A blast furnace is a type of furnace invented in 1709 by Abraham Darby that could smelt usable iron with coal coke. Up until this time, iron could only be created with charcoal burning furnaces because the sulphur in coal would mix with the iron and made it too brittle. Darby's invention was fortuitous because wood was becoming expensive and coal was plentiful and cheap.

The blast furnace relied on the fact that the unwanted sulfur-iron compounds were lighter than the pure iron and iron-carbon mix, pig iron, that was its main product. The furnace was built in the form of a tall chimney-like cauldron lined with refractory brick. Coke and iron are poured in the top, which would normally burn only on the surface. Air was blown into the middle, thus the "blast", allowing combustion in the middle of the mixture. The results of this localized burning was a liquid that sank to the bottom of the furnace, with the lighter materials on top. A valve was opened to allow the slag to pour out, and once emptired, another valve at the bottom opened to remove the pig iron.

The exact nature of the reaction is:

Fe2O2 + 3 CO => 2 Fe + 3 CO2

Air blown into the furnace reacts with the carbon in the coal to produce carbon monoxide, which then mixes with the iron oxide, reacting chemically to produce pure iron and carbon dioxide, which leaks out of the furnace at the top.

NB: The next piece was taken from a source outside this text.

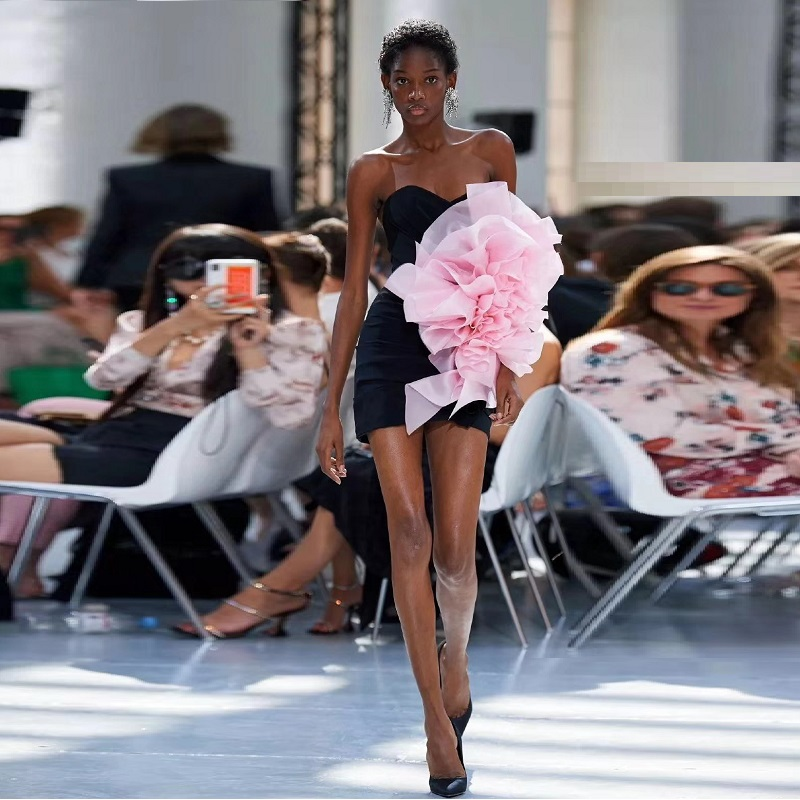 2019 nouvelle haute couture bleu Satin Mini robe été célébrité sans bretelles rose maille Applique moulante élégant parti femmes Vestidos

The temperature in the furnace typically runs at about 1500°ree;C, which is enough to also decompose limestone (calcium carbonate) into calcium oxide and additional carbon dioxide:

CaCO3 => CaO + CO2

The calcium oxide reacts with various acidic impurities in the iron (notably silica) and floats with the slag, thereby further purifying the iron.

The pig iron produced by the blast furnace is not very useful directly due to its high carbon content, around 4-5%, making it very brittle. Further processing was needed to reduce the carbon content for use as a construction material. For some time the products of the blast furnace was used almost directly as wrought iron after additional processing, the conversion to steel using the crucible technique was too expensive to operate on a large scale. However with the introduction of the Bessemer process the conversion to steel was also dramatically improved, and by the turn of the late 1800s almost all iron was being converted to steel before use.

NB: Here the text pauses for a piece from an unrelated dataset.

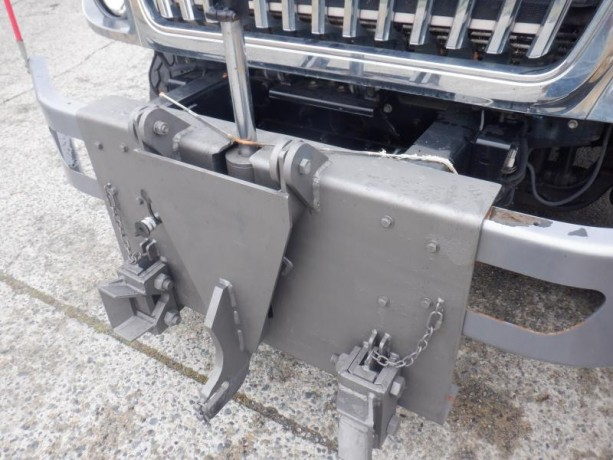 2011-international-7400-dump-truck-air-brakes-diesel-international-7400-big-16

The blast furnace remains an important part of modern iron production. Modern furnaces include a heater to pre-heat the blast air to high temperatures in order to avoid cooling (and thus having to re-heat) the mix, and use fairly complex systems to extract the heat from the hot carbon dioxide when it escapes from the top of the furnace, further improving effeciency. The largest blast furnaces produce around 60,000 tonnes of iron per week, enough for about four cars per minute.